**Problem to solve**
What is needed is an exact copy of the lines from the start of the records below through the line with "С января по", without the pictures.

**Material provided**
=== Begin Enclosure ===
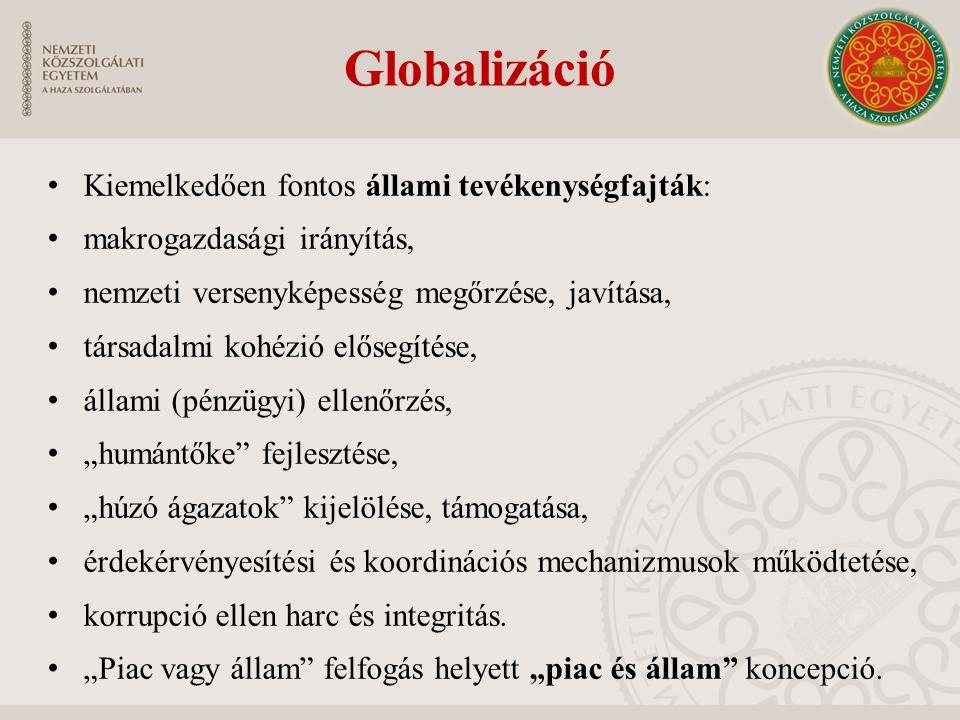 Kiemelkedően fontos állami tevékenységfajták: makrogazdasági irányítás, nemzeti versenyképesség megőrzése, javítása, társadalmi kohézió elősegítése, á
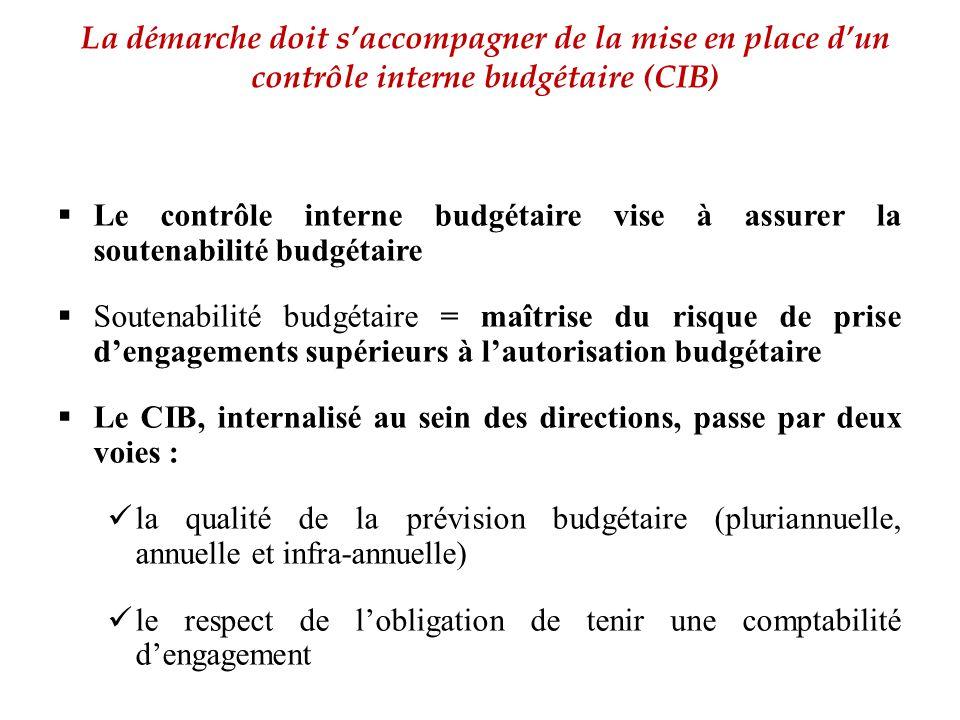 La démarche doit s'accompagner de la mise en place d'un contrôle interne budgétaire (CIB)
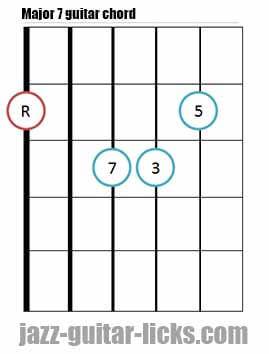 Major 7 guitar chord diagram 1
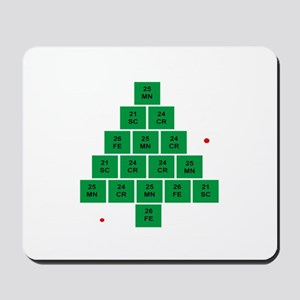 Oh Chemistree Mousepad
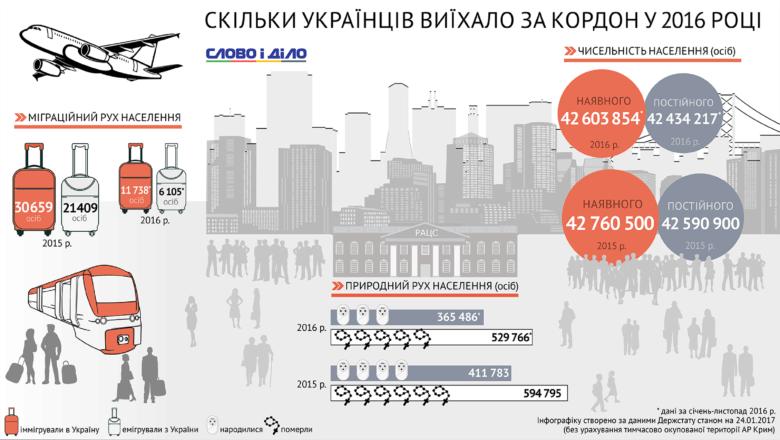 С января по ноябрь 2016 года за пределы Украины на постоянное проживание выехали более 6 тысяч человек.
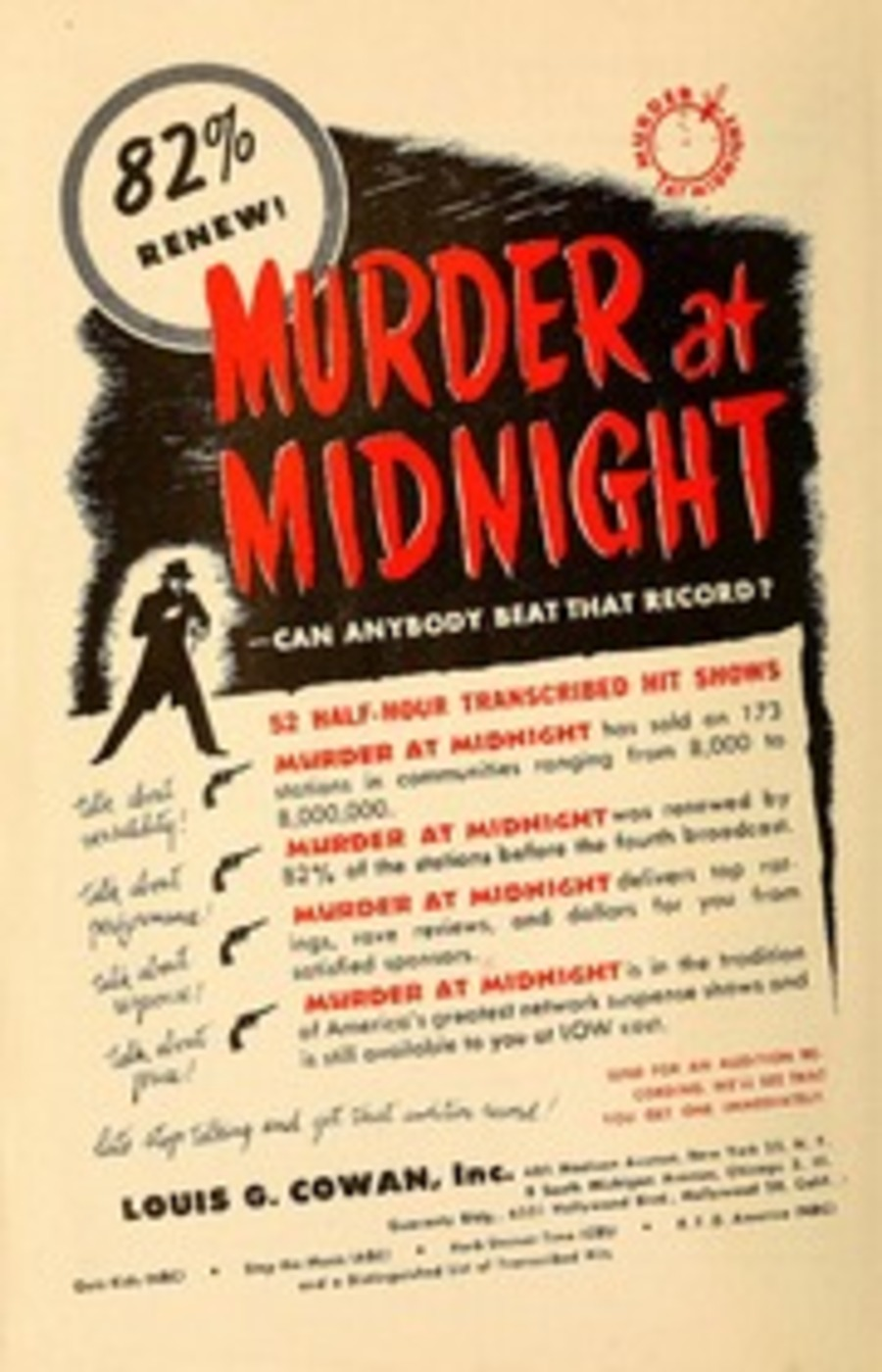 Murder At Midnight Thirty Two Episodes Sorted By Copyright
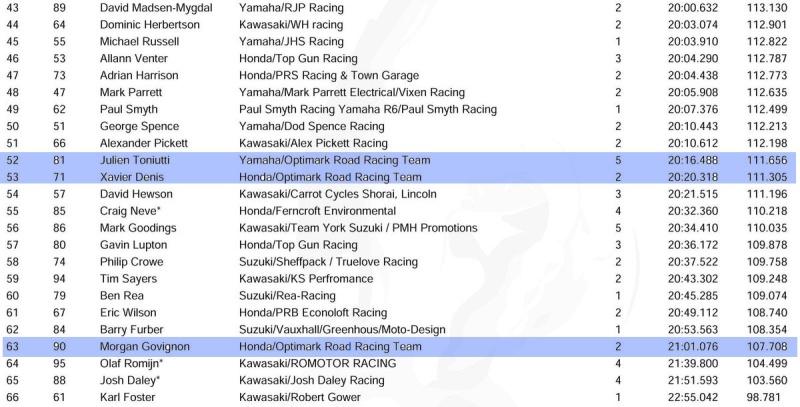 [Road Racing] TT 2016 - Page 3 Essais14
=== End Enclosure ===
**Response to the task**
 Kiemelkedően fontos állami tevékenységfajták: makrogazdasági irányítás, nemzeti versenyképesség megőrzése, javítása, társadalmi kohézió elősegítése, á
 La démarche doit s'accompagner de la mise en place d'un contrôle interne budgétaire (CIB)
 Major 7 guitar chord diagram 1
 Oh Chemistree Mousepad
 С января по ноябрь 2016 года за пределы Украины на постоянное проживание выехали более 6 тысяч человек.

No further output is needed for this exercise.